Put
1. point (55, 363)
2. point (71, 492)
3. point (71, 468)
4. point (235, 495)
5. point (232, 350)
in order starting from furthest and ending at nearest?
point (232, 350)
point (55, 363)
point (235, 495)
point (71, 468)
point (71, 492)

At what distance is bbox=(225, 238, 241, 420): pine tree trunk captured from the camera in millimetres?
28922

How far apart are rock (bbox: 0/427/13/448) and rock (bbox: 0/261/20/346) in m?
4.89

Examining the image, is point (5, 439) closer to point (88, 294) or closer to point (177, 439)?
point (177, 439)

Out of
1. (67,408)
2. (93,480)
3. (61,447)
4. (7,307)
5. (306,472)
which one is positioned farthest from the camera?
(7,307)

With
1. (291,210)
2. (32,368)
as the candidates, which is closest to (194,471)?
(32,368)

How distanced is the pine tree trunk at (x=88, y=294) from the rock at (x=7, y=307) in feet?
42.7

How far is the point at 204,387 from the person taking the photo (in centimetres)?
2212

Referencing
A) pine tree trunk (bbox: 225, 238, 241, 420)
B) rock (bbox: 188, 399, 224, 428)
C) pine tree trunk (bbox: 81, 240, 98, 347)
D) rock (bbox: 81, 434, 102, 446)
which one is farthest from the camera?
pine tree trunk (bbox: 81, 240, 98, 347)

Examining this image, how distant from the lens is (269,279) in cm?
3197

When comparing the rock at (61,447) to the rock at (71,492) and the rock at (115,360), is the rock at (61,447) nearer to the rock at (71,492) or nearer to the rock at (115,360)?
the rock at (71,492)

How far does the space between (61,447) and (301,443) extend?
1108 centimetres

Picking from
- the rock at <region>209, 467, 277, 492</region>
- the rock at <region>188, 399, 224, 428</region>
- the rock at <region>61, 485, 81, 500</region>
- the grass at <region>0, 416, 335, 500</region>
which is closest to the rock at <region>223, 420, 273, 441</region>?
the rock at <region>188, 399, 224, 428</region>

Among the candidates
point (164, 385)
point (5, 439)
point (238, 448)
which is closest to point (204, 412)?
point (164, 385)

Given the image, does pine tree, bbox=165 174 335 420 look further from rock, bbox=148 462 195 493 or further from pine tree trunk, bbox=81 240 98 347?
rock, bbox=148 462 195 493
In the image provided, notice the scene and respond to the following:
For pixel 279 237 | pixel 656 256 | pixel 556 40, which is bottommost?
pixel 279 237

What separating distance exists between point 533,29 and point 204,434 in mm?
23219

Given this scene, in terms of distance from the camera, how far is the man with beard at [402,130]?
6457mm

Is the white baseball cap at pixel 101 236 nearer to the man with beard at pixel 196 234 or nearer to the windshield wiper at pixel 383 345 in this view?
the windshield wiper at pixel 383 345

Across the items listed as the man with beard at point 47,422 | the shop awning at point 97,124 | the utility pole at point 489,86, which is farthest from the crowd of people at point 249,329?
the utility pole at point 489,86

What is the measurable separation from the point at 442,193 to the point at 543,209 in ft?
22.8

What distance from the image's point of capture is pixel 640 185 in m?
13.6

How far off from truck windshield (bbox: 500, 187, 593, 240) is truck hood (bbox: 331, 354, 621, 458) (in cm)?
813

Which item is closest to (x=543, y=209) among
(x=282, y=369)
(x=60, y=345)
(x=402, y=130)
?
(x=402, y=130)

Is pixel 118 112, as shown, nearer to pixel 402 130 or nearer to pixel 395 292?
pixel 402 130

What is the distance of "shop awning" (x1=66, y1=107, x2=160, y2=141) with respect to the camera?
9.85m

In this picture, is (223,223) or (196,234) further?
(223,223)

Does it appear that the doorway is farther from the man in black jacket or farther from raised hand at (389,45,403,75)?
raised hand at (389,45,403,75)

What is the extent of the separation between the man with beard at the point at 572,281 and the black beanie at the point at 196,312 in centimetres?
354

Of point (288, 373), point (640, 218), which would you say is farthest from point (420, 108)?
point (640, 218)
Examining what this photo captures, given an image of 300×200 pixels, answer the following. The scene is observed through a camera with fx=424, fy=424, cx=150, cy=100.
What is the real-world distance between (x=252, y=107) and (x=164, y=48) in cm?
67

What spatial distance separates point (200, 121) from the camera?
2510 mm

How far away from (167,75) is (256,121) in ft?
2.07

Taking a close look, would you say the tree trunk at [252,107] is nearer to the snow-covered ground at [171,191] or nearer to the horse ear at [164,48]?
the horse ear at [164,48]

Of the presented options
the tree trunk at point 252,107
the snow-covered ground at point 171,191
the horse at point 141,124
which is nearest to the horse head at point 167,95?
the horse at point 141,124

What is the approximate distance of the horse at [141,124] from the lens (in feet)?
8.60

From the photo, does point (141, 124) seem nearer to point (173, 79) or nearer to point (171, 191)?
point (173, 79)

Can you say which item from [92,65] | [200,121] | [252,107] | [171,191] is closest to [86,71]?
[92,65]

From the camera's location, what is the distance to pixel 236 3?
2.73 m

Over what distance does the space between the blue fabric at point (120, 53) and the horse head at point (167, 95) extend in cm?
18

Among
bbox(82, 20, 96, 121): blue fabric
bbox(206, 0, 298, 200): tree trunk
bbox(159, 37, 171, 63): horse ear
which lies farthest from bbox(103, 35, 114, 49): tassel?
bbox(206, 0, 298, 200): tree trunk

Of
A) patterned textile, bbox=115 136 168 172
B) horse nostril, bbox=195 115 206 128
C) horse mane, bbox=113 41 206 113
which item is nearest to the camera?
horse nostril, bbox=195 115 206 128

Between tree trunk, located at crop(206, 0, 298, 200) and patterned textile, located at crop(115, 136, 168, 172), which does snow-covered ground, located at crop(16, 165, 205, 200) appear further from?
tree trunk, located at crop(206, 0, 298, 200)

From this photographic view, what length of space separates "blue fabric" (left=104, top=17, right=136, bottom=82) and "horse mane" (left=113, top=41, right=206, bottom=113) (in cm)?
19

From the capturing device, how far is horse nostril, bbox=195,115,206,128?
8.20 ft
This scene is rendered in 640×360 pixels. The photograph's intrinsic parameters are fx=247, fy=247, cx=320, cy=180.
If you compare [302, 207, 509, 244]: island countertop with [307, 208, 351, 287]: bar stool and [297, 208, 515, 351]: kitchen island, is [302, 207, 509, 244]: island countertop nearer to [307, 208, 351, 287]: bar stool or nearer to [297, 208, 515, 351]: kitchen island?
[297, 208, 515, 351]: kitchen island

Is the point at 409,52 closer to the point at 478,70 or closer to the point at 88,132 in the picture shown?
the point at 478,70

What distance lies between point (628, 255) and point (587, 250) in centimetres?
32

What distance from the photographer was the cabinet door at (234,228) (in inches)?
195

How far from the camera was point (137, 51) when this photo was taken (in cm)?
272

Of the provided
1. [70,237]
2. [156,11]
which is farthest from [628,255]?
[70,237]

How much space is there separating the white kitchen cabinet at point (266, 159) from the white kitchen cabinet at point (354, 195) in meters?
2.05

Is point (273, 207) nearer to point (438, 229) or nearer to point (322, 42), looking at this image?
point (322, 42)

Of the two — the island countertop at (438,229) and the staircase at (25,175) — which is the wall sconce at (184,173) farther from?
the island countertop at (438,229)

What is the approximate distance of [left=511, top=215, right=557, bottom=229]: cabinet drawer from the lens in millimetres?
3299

════════════════

-- Stated problem --
Repeat the whole listing exactly, keeping every line intact.

-- Completed exercise --
Put
1. point (55, 363)
2. point (71, 492)
3. point (71, 468)
4. point (235, 495)
5. point (232, 350)
in order starting from furthest and ending at nearest?
point (232, 350)
point (55, 363)
point (235, 495)
point (71, 468)
point (71, 492)

At what distance is bbox=(225, 238, 241, 420): pine tree trunk captured from the camera in millimetres?
28922

How far apart are rock (bbox: 0/427/13/448) and rock (bbox: 0/261/20/346) in m?
4.89

Examining the image, is point (5, 439) closer to point (88, 294) or closer to point (177, 439)?
point (177, 439)

Out of
1. (67,408)
2. (93,480)
3. (61,447)
4. (7,307)
5. (306,472)
which one is positioned farthest from the camera?
(7,307)

With
1. (291,210)
2. (32,368)
as the candidates, which is closest to (194,471)?
(32,368)

How distanced is the pine tree trunk at (x=88, y=294) from the rock at (x=7, y=307) in feet?
42.7

How far is the point at 204,387 from the person taking the photo (in centimetres)?
2212

Referencing
A) pine tree trunk (bbox: 225, 238, 241, 420)
B) rock (bbox: 188, 399, 224, 428)
C) pine tree trunk (bbox: 81, 240, 98, 347)
D) rock (bbox: 81, 434, 102, 446)
which one is farthest from the camera?
pine tree trunk (bbox: 81, 240, 98, 347)

Examining this image, how distant from the lens is (269,279) in cm?
3197

When comparing the rock at (61,447) to the rock at (71,492) and the rock at (115,360), is the rock at (61,447) nearer to the rock at (71,492) or nearer to the rock at (115,360)?
the rock at (71,492)

How far does the space between (61,447) and (301,443) extend?
1108 centimetres

Picking from
- the rock at <region>209, 467, 277, 492</region>
- the rock at <region>188, 399, 224, 428</region>
- the rock at <region>61, 485, 81, 500</region>
- the grass at <region>0, 416, 335, 500</region>
which is closest to the rock at <region>223, 420, 273, 441</region>?
the rock at <region>188, 399, 224, 428</region>

Among the candidates
point (164, 385)
point (5, 439)
point (238, 448)
which is closest to point (204, 412)?
point (164, 385)

Given the image, does pine tree, bbox=165 174 335 420 look further from rock, bbox=148 462 195 493 or further from pine tree trunk, bbox=81 240 98 347?
rock, bbox=148 462 195 493
In the image provided, notice the scene and respond to the following:
For pixel 279 237 | pixel 656 256 | pixel 556 40, which is bottommost?
pixel 279 237

What separating distance exists between point 533,29 and point 204,434 in mm?
23219

Given this scene, in terms of distance from the camera, how far is the man with beard at [402,130]?
6457mm

Is the white baseball cap at pixel 101 236 nearer to the man with beard at pixel 196 234 or nearer to the windshield wiper at pixel 383 345 in this view?
the windshield wiper at pixel 383 345

Across the items listed as the man with beard at point 47,422 | the shop awning at point 97,124 | the utility pole at point 489,86, which is farthest from the crowd of people at point 249,329?
the utility pole at point 489,86

What is the measurable separation from the point at 442,193 to the point at 543,209 in ft?
22.8

What distance from the image's point of capture is pixel 640 185 in m?
13.6

How far off from truck windshield (bbox: 500, 187, 593, 240) is truck hood (bbox: 331, 354, 621, 458) (in cm)?
813

Which item is closest to (x=543, y=209) among
(x=282, y=369)
(x=60, y=345)
(x=402, y=130)
?
(x=402, y=130)

Is pixel 118 112, as shown, nearer to pixel 402 130 or nearer to pixel 395 292?
pixel 402 130

What is the distance of "shop awning" (x1=66, y1=107, x2=160, y2=141) with respect to the camera?
9.85m

In this picture, is (223,223) or (196,234) further?
(223,223)

Does it appear that the doorway is farther from the man in black jacket or farther from raised hand at (389,45,403,75)?
raised hand at (389,45,403,75)

What is the extent of the separation between the man with beard at the point at 572,281 and the black beanie at the point at 196,312 in centimetres?
354

Of point (288, 373), point (640, 218), which would you say is farthest from point (420, 108)?
point (640, 218)
Examining what this photo captures, given an image of 300×200 pixels, answer the following. The scene is observed through a camera with fx=424, fy=424, cx=150, cy=100.
What is the real-world distance between (x=252, y=107) and (x=164, y=48) in cm?
67

What spatial distance separates point (200, 121) from the camera?
2510 mm

How far away from (167,75) is (256,121) in ft?
2.07

Taking a close look, would you say the tree trunk at [252,107] is nearer to the snow-covered ground at [171,191] or nearer to the horse ear at [164,48]?
the horse ear at [164,48]

Of the presented options
the tree trunk at point 252,107
the snow-covered ground at point 171,191
the horse at point 141,124
which is nearest to the horse head at point 167,95?
the horse at point 141,124

What is the approximate distance of the horse at [141,124] from the lens (in feet)?
8.60

From the photo, does point (141, 124) seem nearer to point (173, 79) or nearer to point (171, 191)?
point (173, 79)

Can you say which item from [92,65] | [200,121] | [252,107] | [171,191] is closest to [86,71]?
[92,65]

From the camera's location, what is the distance to pixel 236 3?
2.73 m

Over what distance does the space between the blue fabric at point (120, 53) and the horse head at point (167, 95) extend in cm?
18

Among
bbox(82, 20, 96, 121): blue fabric
bbox(206, 0, 298, 200): tree trunk
bbox(159, 37, 171, 63): horse ear
which lies farthest from bbox(103, 35, 114, 49): tassel?
bbox(206, 0, 298, 200): tree trunk

Of
A) patterned textile, bbox=115 136 168 172
B) horse nostril, bbox=195 115 206 128
C) horse mane, bbox=113 41 206 113
which item is nearest to the camera?
horse nostril, bbox=195 115 206 128

Between tree trunk, located at crop(206, 0, 298, 200) and patterned textile, located at crop(115, 136, 168, 172), which does snow-covered ground, located at crop(16, 165, 205, 200) appear further from?
tree trunk, located at crop(206, 0, 298, 200)

From this photographic view, what length of space separates "blue fabric" (left=104, top=17, right=136, bottom=82) and "horse mane" (left=113, top=41, right=206, bottom=113) (in cm)?
19

From the capturing device, how far is horse nostril, bbox=195,115,206,128?
8.20 ft
This scene is rendered in 640×360 pixels. The photograph's intrinsic parameters are fx=247, fy=247, cx=320, cy=180.
If you compare [302, 207, 509, 244]: island countertop with [307, 208, 351, 287]: bar stool and [297, 208, 515, 351]: kitchen island, is [302, 207, 509, 244]: island countertop nearer to [307, 208, 351, 287]: bar stool or nearer to [297, 208, 515, 351]: kitchen island?
[297, 208, 515, 351]: kitchen island

Is the point at 409,52 closer to the point at 478,70 or closer to the point at 88,132 in the picture shown?
the point at 478,70

What distance lies between point (628, 255) and point (587, 250) in centimetres?
32

What distance from the photographer was the cabinet door at (234,228) (in inches)?
195

How far from the camera was point (137, 51) when this photo was taken (in cm)?
272

Of the provided
1. [70,237]
2. [156,11]
which is farthest from [628,255]?
[70,237]

How much space is there separating the white kitchen cabinet at point (266, 159) from the white kitchen cabinet at point (354, 195) in meters?
2.05

Is point (273, 207) nearer to point (438, 229) or nearer to point (322, 42), looking at this image?
point (322, 42)

Of the two — the island countertop at (438,229) and the staircase at (25,175) — which is the wall sconce at (184,173) farther from?
the island countertop at (438,229)

What is the approximate distance of [left=511, top=215, right=557, bottom=229]: cabinet drawer from the lens in millimetres?
3299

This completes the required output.